La tarde del martes nos dejó un incidente que nos hace reflexionar sobre la seguridad en nuestras carreteras. Un ciclista alemán, de tan solo 43 años, sufrió una grave caída mientras disfrutaba de una ruta con sus compañeros, entre los que se encontraba su mujer. Todo ocurrió en la carretera que conecta Es Capdellà con Andratx; a unos cinco kilómetros, comenzó a sentirse mal y, antes de que nadie pudiera reaccionar, se desplomó.
La caída fue brutal. El golpe contra el asfalto fue tan fuerte que su casco quedó destrozado, lo cual encendió las alarmas entre sus amigos y ellos no tardaron en llamar a los servicios de emergencia. En un instante, el escenario cambió: patrullas de la Guardia Civil y Policía se apresuraron al lugar para asegurar la zona. Sabían que podían estar ante una situación delicada debido a las posibles lesiones en la cabeza del ciclista.
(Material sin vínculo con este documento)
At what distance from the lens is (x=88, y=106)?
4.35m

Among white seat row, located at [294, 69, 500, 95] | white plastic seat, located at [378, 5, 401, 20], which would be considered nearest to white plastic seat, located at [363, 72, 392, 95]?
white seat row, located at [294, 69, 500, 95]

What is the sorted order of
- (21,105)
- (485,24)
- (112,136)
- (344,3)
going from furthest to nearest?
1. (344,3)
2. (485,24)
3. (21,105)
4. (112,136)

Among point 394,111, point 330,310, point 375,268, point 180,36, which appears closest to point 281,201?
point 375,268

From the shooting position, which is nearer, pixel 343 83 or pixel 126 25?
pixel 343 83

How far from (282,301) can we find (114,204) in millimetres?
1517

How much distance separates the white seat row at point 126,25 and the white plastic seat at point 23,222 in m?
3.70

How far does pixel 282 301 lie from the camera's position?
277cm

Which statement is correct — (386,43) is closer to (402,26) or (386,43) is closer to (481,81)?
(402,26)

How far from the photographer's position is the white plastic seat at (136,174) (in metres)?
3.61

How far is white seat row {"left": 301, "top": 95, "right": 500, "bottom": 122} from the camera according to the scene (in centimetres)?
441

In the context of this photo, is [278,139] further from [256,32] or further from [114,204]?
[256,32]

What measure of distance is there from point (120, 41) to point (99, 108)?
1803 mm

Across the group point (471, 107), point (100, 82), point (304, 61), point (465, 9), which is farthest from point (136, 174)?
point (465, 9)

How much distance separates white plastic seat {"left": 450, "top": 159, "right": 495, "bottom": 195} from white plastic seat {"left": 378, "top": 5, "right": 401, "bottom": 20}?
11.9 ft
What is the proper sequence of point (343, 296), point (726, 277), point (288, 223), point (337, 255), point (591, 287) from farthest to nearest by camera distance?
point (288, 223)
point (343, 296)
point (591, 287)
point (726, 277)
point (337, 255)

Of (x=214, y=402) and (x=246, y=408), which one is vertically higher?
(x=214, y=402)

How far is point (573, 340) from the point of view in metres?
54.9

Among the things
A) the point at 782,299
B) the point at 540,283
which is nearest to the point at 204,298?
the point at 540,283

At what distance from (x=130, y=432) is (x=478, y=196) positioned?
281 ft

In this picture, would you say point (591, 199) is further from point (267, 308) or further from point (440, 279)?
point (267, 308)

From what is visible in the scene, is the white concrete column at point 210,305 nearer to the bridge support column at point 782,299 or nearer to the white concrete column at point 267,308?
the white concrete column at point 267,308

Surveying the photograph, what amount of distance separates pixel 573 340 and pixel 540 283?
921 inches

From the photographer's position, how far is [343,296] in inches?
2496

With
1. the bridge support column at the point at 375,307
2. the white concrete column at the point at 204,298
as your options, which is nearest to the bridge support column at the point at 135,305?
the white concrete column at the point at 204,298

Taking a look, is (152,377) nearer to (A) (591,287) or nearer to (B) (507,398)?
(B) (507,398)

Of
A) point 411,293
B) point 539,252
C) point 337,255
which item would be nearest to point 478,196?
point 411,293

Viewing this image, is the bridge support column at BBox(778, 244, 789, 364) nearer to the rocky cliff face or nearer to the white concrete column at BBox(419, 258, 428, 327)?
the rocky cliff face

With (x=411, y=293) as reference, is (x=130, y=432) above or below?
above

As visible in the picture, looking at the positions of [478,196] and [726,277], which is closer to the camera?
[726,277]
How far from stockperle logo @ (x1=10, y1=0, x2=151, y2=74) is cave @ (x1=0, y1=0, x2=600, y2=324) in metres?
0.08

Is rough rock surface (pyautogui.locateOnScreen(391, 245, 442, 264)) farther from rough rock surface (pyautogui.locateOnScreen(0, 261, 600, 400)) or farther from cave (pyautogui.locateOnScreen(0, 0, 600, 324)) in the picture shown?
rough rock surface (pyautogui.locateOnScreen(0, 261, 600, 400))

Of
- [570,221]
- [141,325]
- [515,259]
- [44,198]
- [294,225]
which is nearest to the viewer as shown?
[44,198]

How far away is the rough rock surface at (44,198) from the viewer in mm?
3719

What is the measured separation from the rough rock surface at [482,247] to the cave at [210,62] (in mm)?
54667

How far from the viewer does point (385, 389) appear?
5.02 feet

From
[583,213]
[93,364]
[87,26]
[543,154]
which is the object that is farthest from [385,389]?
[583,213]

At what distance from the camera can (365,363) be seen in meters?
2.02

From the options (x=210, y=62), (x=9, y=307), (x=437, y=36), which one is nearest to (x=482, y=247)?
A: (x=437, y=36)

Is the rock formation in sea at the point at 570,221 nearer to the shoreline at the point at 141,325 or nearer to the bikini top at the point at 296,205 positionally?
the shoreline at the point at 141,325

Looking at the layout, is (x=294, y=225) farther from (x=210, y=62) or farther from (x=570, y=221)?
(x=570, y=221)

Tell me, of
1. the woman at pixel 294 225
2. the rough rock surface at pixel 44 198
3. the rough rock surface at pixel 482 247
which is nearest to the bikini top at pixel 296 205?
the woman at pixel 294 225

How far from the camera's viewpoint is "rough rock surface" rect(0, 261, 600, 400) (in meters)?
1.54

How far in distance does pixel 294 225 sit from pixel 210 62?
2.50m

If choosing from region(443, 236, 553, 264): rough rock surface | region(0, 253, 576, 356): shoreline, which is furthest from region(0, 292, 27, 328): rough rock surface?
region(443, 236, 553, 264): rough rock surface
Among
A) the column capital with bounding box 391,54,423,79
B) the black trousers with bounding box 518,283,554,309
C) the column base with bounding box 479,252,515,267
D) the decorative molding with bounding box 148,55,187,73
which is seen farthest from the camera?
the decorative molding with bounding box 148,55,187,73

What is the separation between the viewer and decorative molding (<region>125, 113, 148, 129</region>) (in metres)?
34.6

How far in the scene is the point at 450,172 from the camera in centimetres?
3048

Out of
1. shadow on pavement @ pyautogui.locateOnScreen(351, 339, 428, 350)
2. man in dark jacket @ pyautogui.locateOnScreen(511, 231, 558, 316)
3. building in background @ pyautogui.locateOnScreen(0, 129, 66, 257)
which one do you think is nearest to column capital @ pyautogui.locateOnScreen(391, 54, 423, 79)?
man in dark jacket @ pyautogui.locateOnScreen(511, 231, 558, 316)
Atención urgente y traslado al hospital
En cuestión de minutos llegó una ambulancia medicalizada. El equipo médico trabajó incansablemente durante más de media hora tratando al herido allí mismo. Hasta el médico mostró interés por examinar el casco dañado; entendía bien que conocer cómo fue el impacto podría ser crucial para evaluar su estado.
Finalmente, tras un intenso momento lleno de preocupación y nerviosismo, el ciclista fue evacuado al hospital Son Espases con su esposa a su lado. Este lamentable episodio nos lleva a cuestionarnos: ¿realmente estamos preparados para compartir nuestras carreteras con tantos tipos distintos de vehículos y personas? La temporada acaba de empezar y ya vemos cómo los caminos se convierten en un juego peligroso donde la imprudencia puede llevarnos a situaciones críticas. ¿Cuántos más tendrán que caer antes de que tomemos cartas en este asunto?